A simple medicine ball is all you need to get a killer core workout without machines or extra gear. It’s also the perfect tool for a spartan home workout or busy gym with limited equipment. Here are 10 strength moves that will tone your core and work your entire body. You can add a few favorites to your strength routine, or string them together for a complete medicine ball workout.
Med Ball Slams
Grab a mat, and stand over it. With your medicine ball, fully extend on to your tiptoes and reach up as high as possible. Throw the ball down to the mat at full speed, using your core to add force. The mat should be thick enough to dull the bounce of the ball. Repeat for sets of 15–20 slams. [Video]
This one should be done outdoors. Using an open field, hold your medicine ball with an underhand grip, between the legs. Squat down as low as possible, and launch the ball behind you, aiming for as much height and distance as possible. This fires your entire posterior chain and core. To make a conditioning exercise out of it, run after the ball once you’ve thrown it, pick it up, and throw it back. Perform sets of 8–10 throws. [Video]
Wall Oblique Side Throws
Take a half-kneeling stance beside a wall, with the leg that’s up kept closest to the wall. Hold your medicine ball with an underhand grip and throw it hard against the wall, using your core to rotate. You should be kneeling close enough to catch the ball off the wall without it bouncing on the ground first. As soon as you catch it, rotate into your next rep. Stay tight and avoid moving the hips or losing balance. Aim for sets of 12–15 throws. [Video]
Plant the ball on the ground and assume a push-up start position with the hands placed on the ball. Keeping the hips in line (don’t let them rise or sag), bring one knee toward the chest and alternate legs under control. Once you get better at this, increase the tempo to a running speed with good form. Start with 20-second sets. [Video]
Supine Leg Raise
Lie on your back with the med ball on the ground behind your head. Reach up and secure your hands on the ball. Remove any space from under the lower back and keep the knees bent. Slowly raise the legs and curl the knees up to the chest without letting your back arch. Your lower abs should work hard to make this happen. Return to the start position slowly and repeat for sets of 12–15 reps.
Sit-Up Wall Toss
Lie on your back in front of a wall, bend the knees, plant the feet, and spread them apart by around two feet. Hold the ball on the ground behind your head, and in one motion, sit up while throwing the ball overhead to the wall. Be in a position to catch it after a bounce upon return. Slowly descend and repeat for sets of 10–15 reps. Be warned: This is not a move for beginners. [Video]
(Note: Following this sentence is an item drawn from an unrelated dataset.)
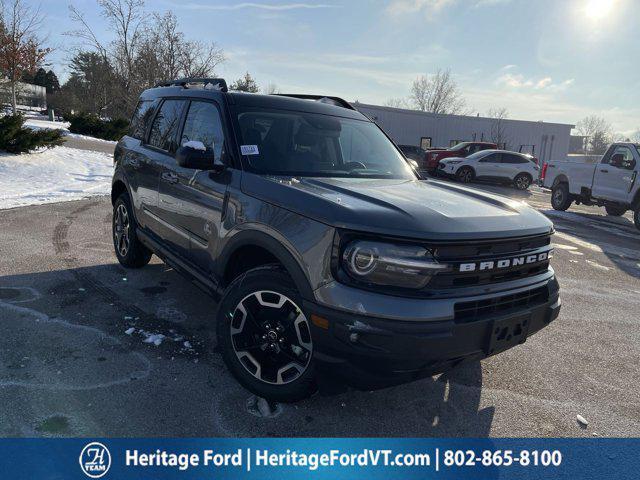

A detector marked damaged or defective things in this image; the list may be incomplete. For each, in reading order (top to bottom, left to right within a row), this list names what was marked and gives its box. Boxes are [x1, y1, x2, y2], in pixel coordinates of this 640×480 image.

cracked asphalt [0, 182, 636, 436]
Lie prone on your stomach with the ball on the ground at full arm’s length above your head. Squeeze everything on the rear side of your body to raise your arms (with the ball) and legs as far off the ground as possible. If you can get your chest off the ground too, you’re a rockstar. Hold this position for a full second, and return to the start position. Repeat for sets of 15 reps. [Video]
Single Leg Squat
Not everyone can do a one-legged squat (also called a pistol squat), but the counterbalance of a ball in front of you can help your cause. Hold your medicine ball out at arm’s length as you sit back, and you’ll notice you can get deeper than before. If you still struggle, add a target by lightly sitting to a bench. Keep your heel down the entire time. [Video]
This is a mobility exercise, but it’s an important one. Lie on your side, and bring the top knee out to a 90-degree angle to trap the ball on the ground. While maintaining this pressure, twist with your torso using the upper back, and reach for the ground on the opposing side with your top arm. Make sure the head and eyes follow your hand. Exhale during each rep and allow it to open you up. It’s especially helpful for golfers. [Video]
Lie flat on your back and remove all space from under the spine. Hold the ball overhead, about one foot above the floor with straight arms. While maintaining this position, perform slow running strides with the feet, aiming for a full extension with each leg. Doing this in slow motion should make the abs go crazy. This will help force transfers from lower to upper body. [Video]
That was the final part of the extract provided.